- [Assigned task] Carry on the personal account of a couple's prayers to Saint Jude for another child, picking up right after its last sentence.

- [Excerpt to read]
- - - - -
We also found that our relationship as husband and wife had grown stronger, and we were looking at our marriage through a different lens. We became more life-giving, less self-serving and saw our family life grow. Our daughter seemed happier and more fulfilled when we made a shift in how we approached our parenting.
We also frequented the Cathedral for adoration, and it was there that Mervyn picked up a Saint Jude’s prayer card. Known as the patron saint of hopeless cases, our friend shared how her dad was healed of prostate cancer because of her daily devotion to him. In awe of such a miracle, we also decided to embark on the 9-day Novena to Saint Jude and asked for his intercession for us to be blessed with another child.
Miraculously, on the 7th day of the Novena to St Jude, I found out I was pregnant! To be honest, I was too scared to be happy because of my past failed pregnancies. As we continued to offer up our unborn child to God, a friend assured me saying, “You have claimed God’s promise, and this time, this child will be yours.” I was astounded at his certainty but also comforted by it as I placed my trust in God.
- - - - -
- [Spatial grounding records]
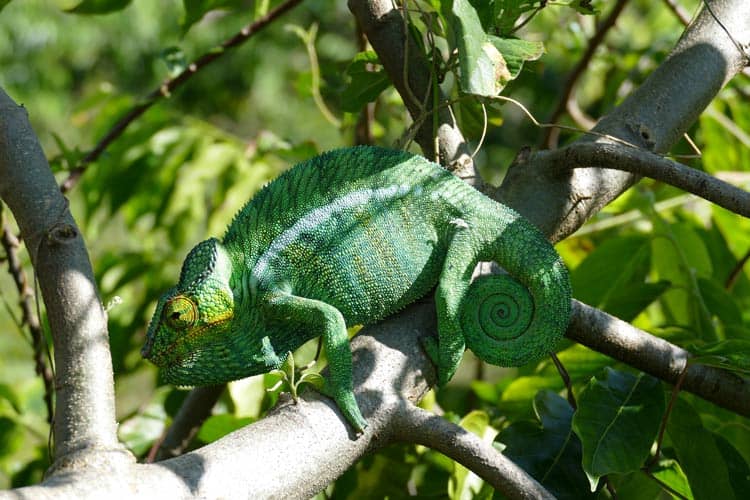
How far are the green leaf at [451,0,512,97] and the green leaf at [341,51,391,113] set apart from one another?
19.6 inches

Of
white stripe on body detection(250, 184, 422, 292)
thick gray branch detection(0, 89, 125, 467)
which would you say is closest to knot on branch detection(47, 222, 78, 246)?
thick gray branch detection(0, 89, 125, 467)

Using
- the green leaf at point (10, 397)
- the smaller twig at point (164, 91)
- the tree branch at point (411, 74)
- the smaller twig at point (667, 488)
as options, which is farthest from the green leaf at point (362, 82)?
the green leaf at point (10, 397)

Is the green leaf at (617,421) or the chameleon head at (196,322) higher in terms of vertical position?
the chameleon head at (196,322)

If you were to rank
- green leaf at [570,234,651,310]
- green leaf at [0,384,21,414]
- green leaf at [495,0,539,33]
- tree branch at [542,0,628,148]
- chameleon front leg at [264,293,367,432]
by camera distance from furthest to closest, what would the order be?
tree branch at [542,0,628,148] < green leaf at [0,384,21,414] < green leaf at [570,234,651,310] < green leaf at [495,0,539,33] < chameleon front leg at [264,293,367,432]

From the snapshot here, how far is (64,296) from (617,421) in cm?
88

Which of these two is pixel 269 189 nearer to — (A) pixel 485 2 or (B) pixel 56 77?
(A) pixel 485 2

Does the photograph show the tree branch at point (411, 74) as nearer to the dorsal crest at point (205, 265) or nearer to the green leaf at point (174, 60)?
the dorsal crest at point (205, 265)

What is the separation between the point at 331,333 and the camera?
137cm

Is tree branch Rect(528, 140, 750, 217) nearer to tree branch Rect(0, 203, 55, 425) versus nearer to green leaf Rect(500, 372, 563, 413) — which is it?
green leaf Rect(500, 372, 563, 413)

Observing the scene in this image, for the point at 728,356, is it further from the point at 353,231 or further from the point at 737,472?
the point at 353,231

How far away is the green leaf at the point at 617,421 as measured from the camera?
1431mm

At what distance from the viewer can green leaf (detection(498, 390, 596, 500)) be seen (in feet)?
5.06

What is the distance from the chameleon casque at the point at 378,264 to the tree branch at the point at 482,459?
0.63ft

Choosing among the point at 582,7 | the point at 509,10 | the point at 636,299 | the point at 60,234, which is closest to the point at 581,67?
the point at 636,299
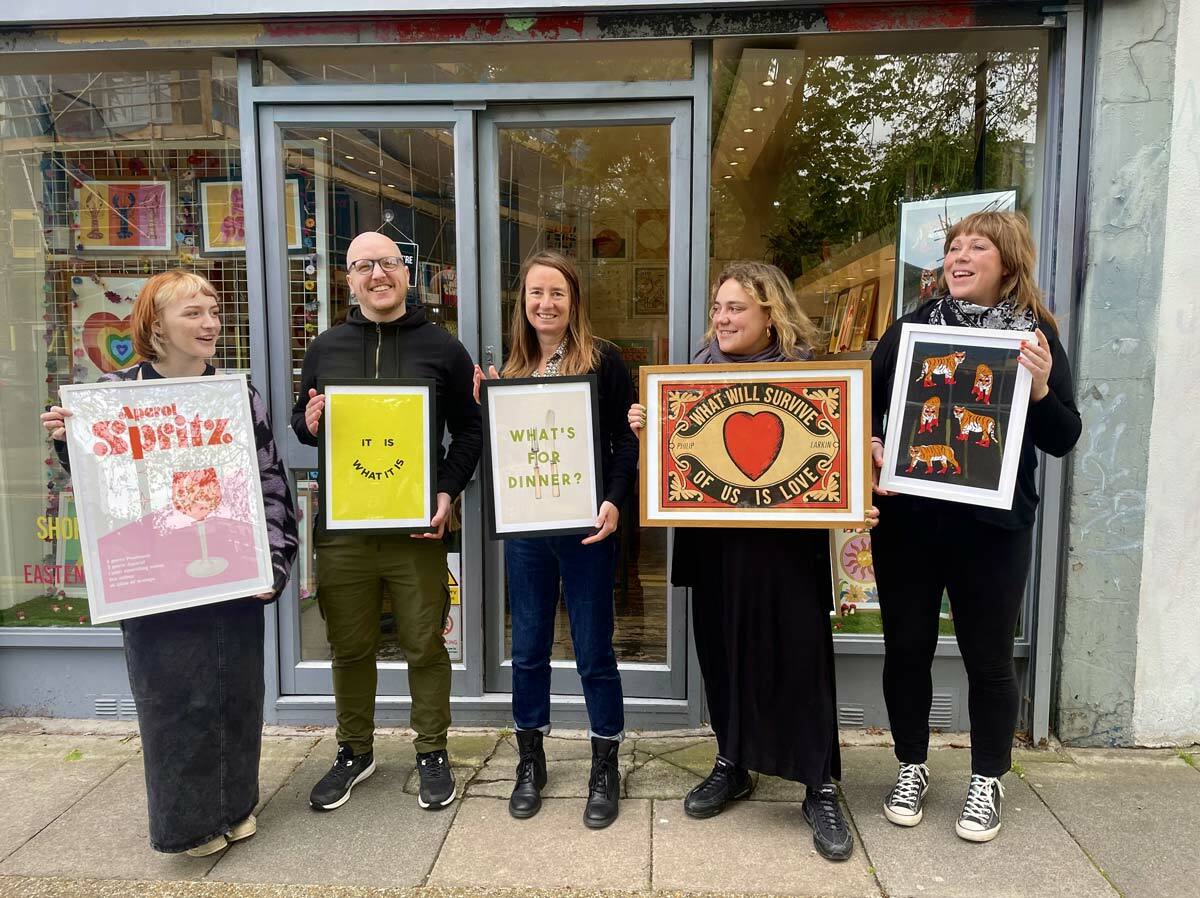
- - - - -
- [Exercise output]
In the same fashion as all my other pregnancies, this one was not a breeze. When I was in my 7th week whilst heading to mass one Sunday, I started bleeding heavily. We went to the hospital and was warded for two nights, where I was injected with hormones to support the pregnancy. I was placed on bed rest for the next month.
As I entered my 10th week, I suddenly felt a gush of warmth down my legs when I was in bed watching a movie. Flipping the covers open, I saw that I was sitting in a huge pool of blood that had soaked through my sheets. I looked at Mervyn in despair as he rushed up to help me and I hobbled to the bathroom to clean up.
I thought ‘Not again! There was so much blood, my baby cannot survive this’. However, this time, instead of rushing to the hospital, we decided to turn to prayer. We knew from experience that the hospital could do very little if this was indeed another miscarriage. My medical appointment was also scheduled for the next day, so we stayed home and begged for God’s mercy.
The beauty of being in a community was that we could ask our Catholic friends, including those from CER, to pray for us, and we received many messages of assurance.
When we got to my medical check-up the next day, I was all ready to hear the worst. Mervyn, however, felt that God would not let anything happen to this child in my womb. As the gynecologist scanned me to look for a heartbeat, I held my breath. We managed to find my baby’s heart which was still beating strong. I could not believe that God is so good!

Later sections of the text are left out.